Technique: Hold the tongue between the front teeth (gently, not biting). Swallow in this position. Practise dry (saliva) swallows, 5–10 repetitions per session, twice daily. Not appropriate as a compensatory strategy for mealtime use — this is an exercise only.

Trismus exercises: Mouth-opening exercises — using stacked wooden tongue depressors between the teeth, or a commercial device such as the Therabite — are essential for patients with radiation-induced trismus. Passive stretching must be sustained; brief opening and closing exercises are less effective than sustained stretching for fibrotic tissue.

Prophylactic exercise during radiotherapy: Multiple trials (including the DIGEST study and SWALLOW trial) support the concept of prophylactic swallowing exercise during radiotherapy to reduce long-term dysphagia rates. Some HA oncology centres in Hong Kong have implemented this; ask your SLT whether a prophylactic exercise programme is available.


VFSS in Post-Treatment Monitoring

Instrumental swallowing assessment — most commonly VFSS or FEES — plays a central role in monitoring swallowing function after head and neck cancer treatment.

VFSS is particularly useful for identifying the anatomical basis of post-treatment dysphagia (reduced tongue base retraction, restricted UOS opening, pharyngeal residue patterns) and for safe diet advancement. A patient who has been on enteral tube feeding during radiotherapy will typically require VFSS before oral diet is reintroduced. Repeat studies at 3, 6, and 12 months post-treatment are common in centres with established protocols.

FEES is useful where radiation changes make the anatomy difficult to interpret fluoroscopically, or for bedside assessment of patients who cannot travel to radiology.


HA Oncology SLT Services in Hong Kong

The Hospital Authority’s oncology centres coordinate SLT services as part of the multidisciplinary cancer team. Head and neck cancer patients at the following hospitals have access to SLT assessment and swallowing rehabilitation:

For patients who complete radiotherapy or surgery and are discharged to the community, outpatient SLT follow-up should be arranged before discharge. Gaps in community SLT access remain a challenge; private SLT practitioners with oncology experience are available in major districts.

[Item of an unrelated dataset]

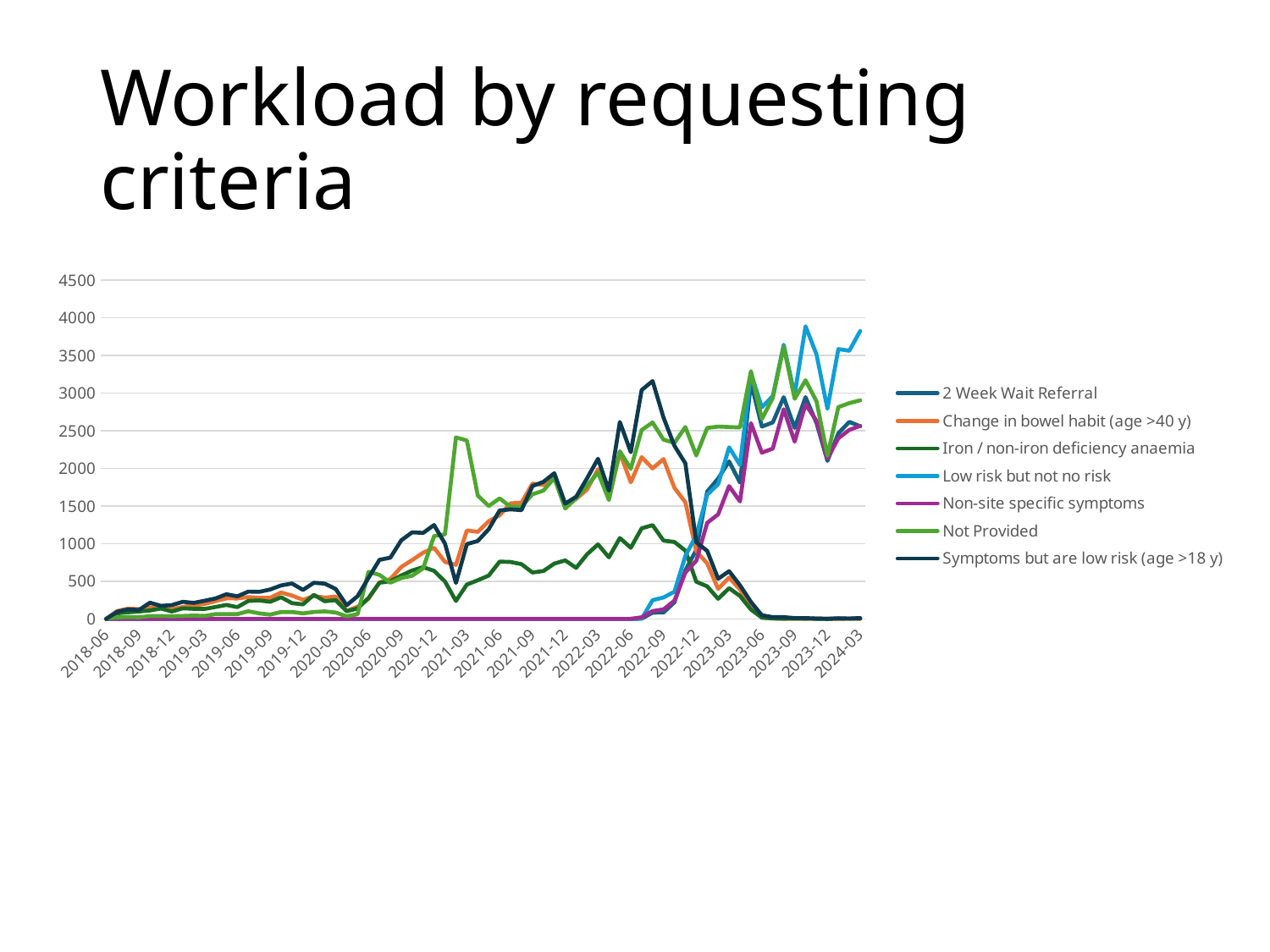
Does the 'Symptoms but are low risk (age >18 y)' series rise or fall between 2022-09 and 2023-06? fall At 2021-03, which is larger: 'Not Provided' or 'Change in bowel habit (age >40 y)'? Not Provided Which series reaches the highest value anywhere on the chart? Low risk but not no risk Is the value of the 'Not Provided' series at 2021-03 greater or less than 2000? greater What is the title of the slide containing the chart? Workload by requesting criteria How many date labels are shown along the x axis? 24 What kind of chart is shown on the slide? line chart Is the peak value of the 'Low risk but not no risk' series around 2023-09 greater or less than 3500? greater How many series does the legend list? 7 Is the value of the 'Non-site specific symptoms' series at 2024-03 greater or less than 2000? greater What is the highest value shown on the vertical axis? 4500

Dietary Progression Timeline

Recovery of swallowing after head and neck cancer treatment is highly individual and depends on tumour site, treatment modality, and rehabilitation engagement. A generalised timeline:

Timepoint Typical Dietary Status
During radiotherapy IDDSI Level 4–5 (puréed/minced) or enteral tube feeding; xerostomia severe
4–6 weeks post-radiotherapy Mucositis resolving; cautious oral diet trial if tube-fed; Level 4–5 for oral patients
3 months post-radiotherapy Gradual progression if exercises maintained; Level 5–6 possible for many
6 months Most patients who will recover substantially have done so; Level 6–7 achievable for some
1–2 years Late fibrosis may cause plateau or regression; surveillance VFSS recommended
>2 years Progressive late toxicity possible; any new dysphagia warrants reassessment

Patients should not be told that swallowing “will return to normal” without qualification. For many, particularly those with bulky tumours requiring wide radiation fields, permanent modification of diet and swallowing technique is the realistic outcome.


Support Organisations in Hong Kong

Hong Kong Cancer Fund (HKCF): Offers practical and emotional support to cancer patients and families, including caregiver training, nutrition counselling, and access to support groups. The HKCF CancerLink centres in multiple districts provide in-person support in Cantonese.

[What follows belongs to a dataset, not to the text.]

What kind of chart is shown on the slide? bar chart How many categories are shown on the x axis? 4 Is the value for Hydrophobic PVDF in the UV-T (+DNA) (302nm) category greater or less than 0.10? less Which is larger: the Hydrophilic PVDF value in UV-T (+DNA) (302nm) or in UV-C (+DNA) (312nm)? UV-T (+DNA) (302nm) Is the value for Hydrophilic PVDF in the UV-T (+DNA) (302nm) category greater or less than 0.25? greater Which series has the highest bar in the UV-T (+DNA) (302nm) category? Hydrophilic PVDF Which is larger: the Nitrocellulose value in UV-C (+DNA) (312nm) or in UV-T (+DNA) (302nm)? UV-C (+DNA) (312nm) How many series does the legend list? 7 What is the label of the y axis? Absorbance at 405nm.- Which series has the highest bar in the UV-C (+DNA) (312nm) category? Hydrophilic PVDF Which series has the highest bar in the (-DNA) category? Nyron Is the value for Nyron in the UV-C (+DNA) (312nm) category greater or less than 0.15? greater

Hong Kong Anti-Cancer Society: Provides education, rehabilitation support, and patient services across cancer types.

The Hong Kong Society of Head and Neck Oncology: Professional society; useful for clinician referrals and specialist information.

Patients and caregivers navigating dysphagia after head and neck cancer should seek SLT follow-up as a standard part of their post-treatment care — not as an optional add-on. Swallowing difficulties that are left unmanaged lead to malnutrition, aspiration pneumonia, social isolation, and significantly reduced quality of life. Early engagement with rehabilitation offers the best chance of recovery and adaptation.